Si Robin Josserand décrit avec acuité la manière singulière dont le temps s’écoule dans la vie d’un jeune homme écrasé par la médiocrité de son environnement (lycée, ruralité), il restitue avec la même exactitude les premiers soubresauts et les convulsions d’une sexualité empêchée. C’est l’effervescence des urinoirs d’un lycée ; les garçons éphémères des lieux de drague, inconnus indifférenciés que l’on chasse jusqu’à la folie pour n’en faire apparaître qu’un seul, rêvé, lorsqu’on veut démasquer et être démasqué pour accorder deux secrets, et de conclure : « Ces filles […] si j’étais elles, je ferais jouir les mecs à la chaîne dans la forêt. On me conduirait dans les caves du quartier. Ne pas en profiter me paraît criminel. Goûtez donc aux garçons. Vous qui avez tous les droits. »

Un adolescent amoureux explore les souffrances d’un garçon encombré par des désirs d’homme, impatient de sortir de l’enfance, avide d’être enfin pris au sérieux pour cesser de n’être qu’un mensonge mortifère. Pour qu’il existe vraiment, il aurait fallu qu’Arture n’existe pas, que les hommes n’existent pas, afin qu’il puisse demeurer étranger à son propre désir. C’est eux ou lui.

Finalement, Arture a tous les droits, et Robin aucun : « Lui, il paraît si tranquille, affranchi de toute autorité, alors je ne désire rien d’autre que cette liberté qu’on me refuse. » Arture est un être au présent. Il appartient à une aristocratie : celle de ceux qui baisent, de ceux qui n’ont pas la permission de minuit parce qu’ils les ont toutes – celles qu’ils s’octroient. À l’inverse, Robin est un prolétaire de l’irréprochable, de ceux qui ont du mal à vouloir parce qu’ils doivent.

Le narrateur n’a pas les moyens d’atteindre son fantasme : seule l’écriture lui a donné une réalité. L’auteur signe le roman de la naissance du désir, c’est-à-dire, aussi, de sa naissance en tant qu’écrivain. Ici, Robin rejoint Josserand. C’est un roman d’apprentissage d’une grande finesse où se mêlent hypothèses de désir et certitudes, toutes également douloureuses, qui enseignent à ne plus être un déserteur de soi-même. Au départ, il y a un homme ; à l’arrivée, il y a l’écriture, un livre. Entre les deux, le narrateur se déleste d’un poids : lui qui imitait, on voudrait qu’il apprenne à improviser. C’est tout l’enjeu du parcours raconté ici. Il fallait en passer par Arture, comme par une station de calvaire.
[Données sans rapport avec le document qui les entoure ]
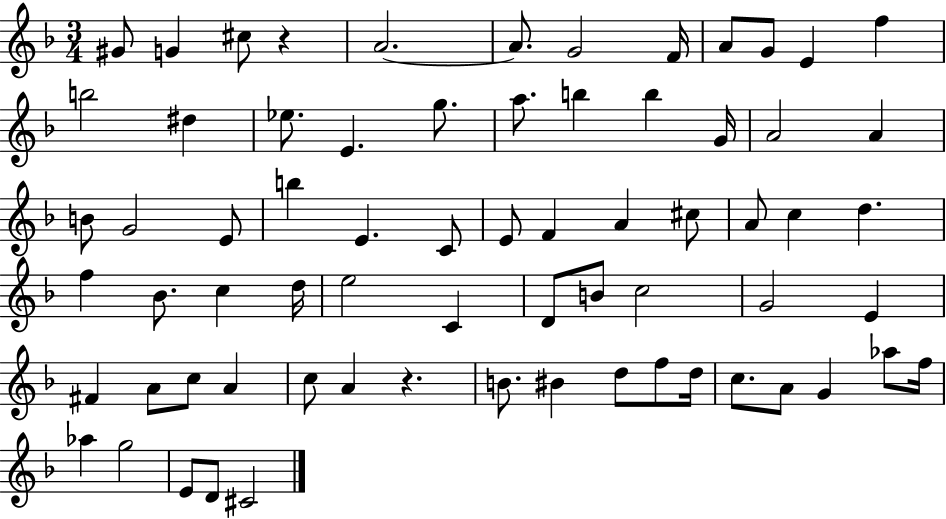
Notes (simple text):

G#4/e G4/q C#5/e R/q A4/h. A4/e. G4/h F4/s A4/e G4/e E4/q F5/q B5/h D#5/q Eb5/e. E4/q. G5/e. A5/e. B5/q B5/q G4/s A4/h A4/q B4/e G4/h E4/e B5/q E4/q. C4/e E4/e F4/q A4/q C#5/e A4/e C5/q D5/q. F5/q Bb4/e. C5/q D5/s E5/h C4/q D4/e B4/e C5/h G4/h E4/q F#4/q A4/e C5/e A4/q C5/e A4/q R/q. B4/e. BIS4/q D5/e F5/e D5/s C5/e. A4/e G4/q Ab5/e F5/s Ab5/q G5/h E4/e D4/e C#4/h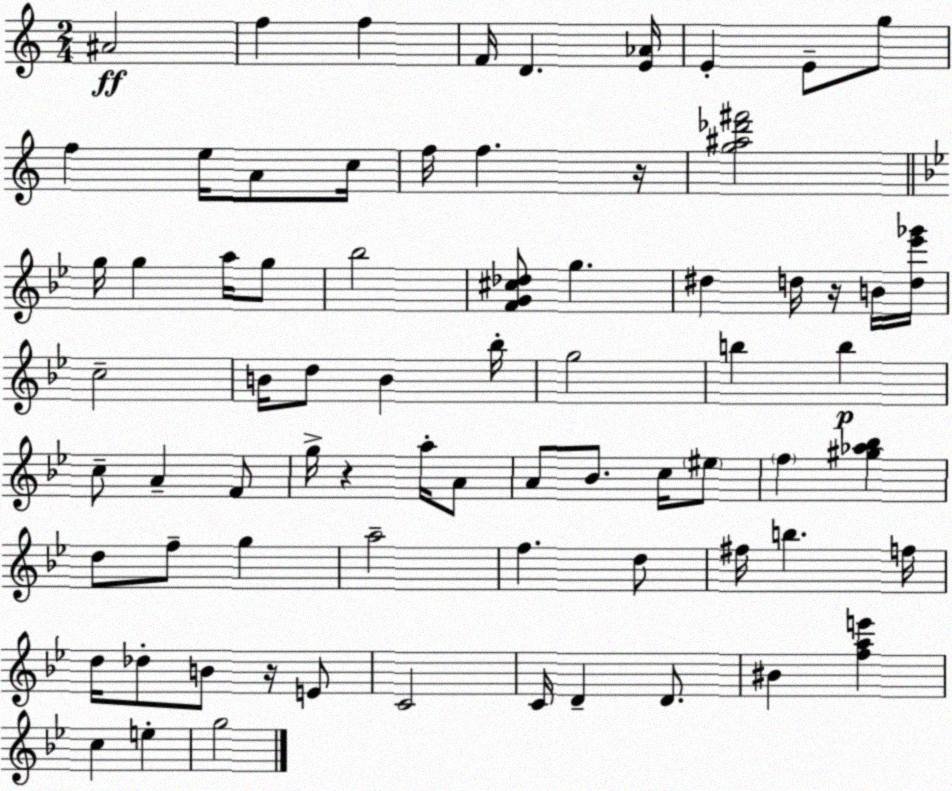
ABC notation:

X:1
T:Untitled
M:2/4
L:1/4
K:C
^A2 f f F/4 D [E_A]/4 E E/2 g/2 f e/4 A/2 c/4 f/4 f z/4 [g^a_d'^f']2 g/4 g a/4 g/2 _b2 [FG^c_d]/2 g ^d d/4 z/4 B/4 [d_e'_g']/4 c2 B/4 d/2 B _b/4 g2 b b c/2 A F/2 g/4 z a/4 A/2 A/2 _B/2 c/4 ^e/2 f [^g_a_b] d/2 f/2 g a2 f d/2 ^f/4 b f/4 d/4 _d/2 B/2 z/4 E/2 C2 C/4 D D/2 ^B [fae'] c e g2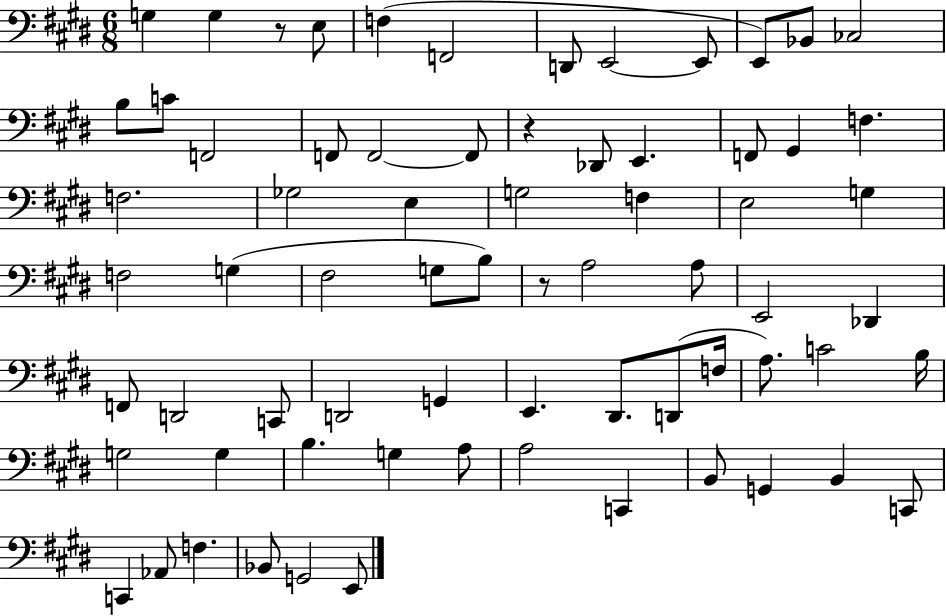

L’une des pages les plus bouleversantes, véritablement sublime, décrit Robin en train de reproduire la graphie d’Arture, de mimer le tracé de ses lettres au détriment de la sienne. Travail acharné, peuplé de résistances : « J’apprends de nouveau à écrire. J’apprends vraiment à devenir Arture. » Je n’avais jamais lu un tel acte de négation de soi. Rien n’est plus intime que la manière dont on forme les lettres de son propre langage. Comment faut-il aimer pour malmener sa singularité jusqu’à la conformer à ce point à celle d’un autre ? C’est un suicide par l’écriture. En prenant du recul, on comprend que tout le livre est contenu dans cette page. C’est un préambule à la fiction. Apprendre à écrire c’était se laisser traverser pour mieux s’élucider. Devenir Arture, c’était devenir soi-même. C’est aussi une façon de s’écarter des multiples formes de pression et d’autorité (familiales, sociales) pour tenter de sortir de l’enfance et, enfin, se dévêtir de la panoplie qu’on vous fait porter pour endosser un costume à sa taille.

Un adolescent amoureux est un roman du passage, de la mise à nu entre deux eaux pour tordre le cou de la clandestinité, un roman de la sublimation freudienne.

On ne sort jamais que d’un cadre, seules les limites peuvent se franchir. Mais comment cesser de gâcher sa vie délibérément, obstinément ? Comment briser la chaîne de sa propre lâcheté ? Peut-on ne pas devenir fou face à ce qui n’a pas été vécu ?

« La plus douloureuse des catastrophes, c’est de s’empêcher d’être heureux. »

Quand on ne parvient pas à vivre quelque chose, on l’écrit, ça double l’existence. Quand on la lit, on la démultiplie encore. J’ai lu, donc j’ai cheminé avec Robin, j’ai vu Arture. Bref, j’ai rencontré Robin Josserand.